They include, for example, naming conventions that standardise how application programming interfaces (APIs) are labelled across Motorway’s 7,500-dealer network, and design patterns that enforce specific software architectures.
By injecting these rules via the AI, generated code looks and feels like it was written by a veteran Motorway engineer.
And AI isn’t just used for the build; it’s used for the full lifecycle. “We need to use AI to help us debug, analyse, understand, and evaluate systems as they run,” Cormack adds, noting that agents now monitor logs and metrics to help humans manage a massive fleet of services.
The ‘Kiro’ engine and model agnosticism
A critical component of Motorway’s success is that Kiro acts as an agentic loop rather than just a simple “autocomplete” tool.
“Kiro knows how our CI pipelines work,” says Cormack. “It knows how our infrastructure is code-driven and it knows how our internal applications work together. It’s able to help guide us every step of the way.
“We’re using Kiro across our full software development lifecycle. Our product and UX teams can ship real prototypes into our customers’ hands quicker than we’ve ever been able to before. What would take weeks now takes hours.”

= = = = = = =

* [Instructions]
A – According to the passage on Motorway's use of Kiro, how many dealers are in Motorway's network?
B – From the passage on Motorway's use of Kiro, return the text that begins at the words "By injecting these" and stops after "fleet of services.".

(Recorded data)
= = = = = = =

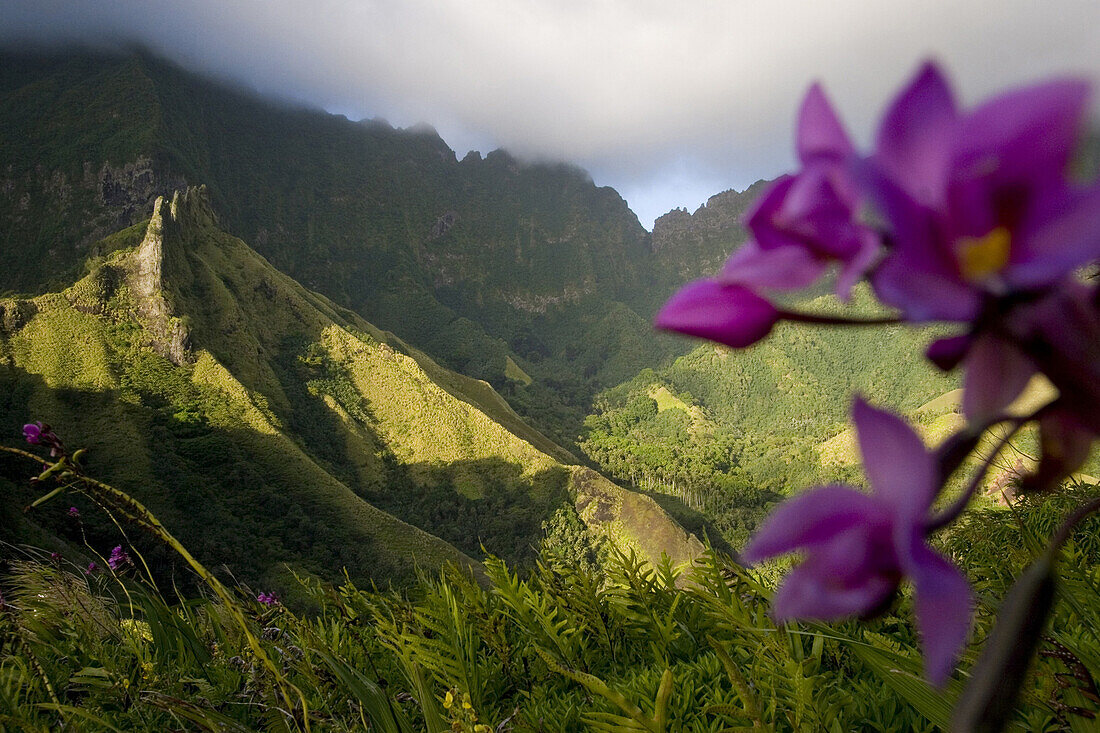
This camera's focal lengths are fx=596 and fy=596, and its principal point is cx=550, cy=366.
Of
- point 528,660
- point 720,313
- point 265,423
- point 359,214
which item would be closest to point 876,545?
point 720,313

= = = = = = =

* [Expected results]
A – 7,500

B –
By injecting these rules via the AI, generated code looks and feels like it was written by a veteran Motorway engineer.
And AI isn’t just used for the build; it’s used for the full lifecycle. “We need to use AI to help us debug, analyse, understand, and evaluate systems as they run,” Cormack adds, noting that agents now monitor logs and metrics to help humans manage a massive fleet of services.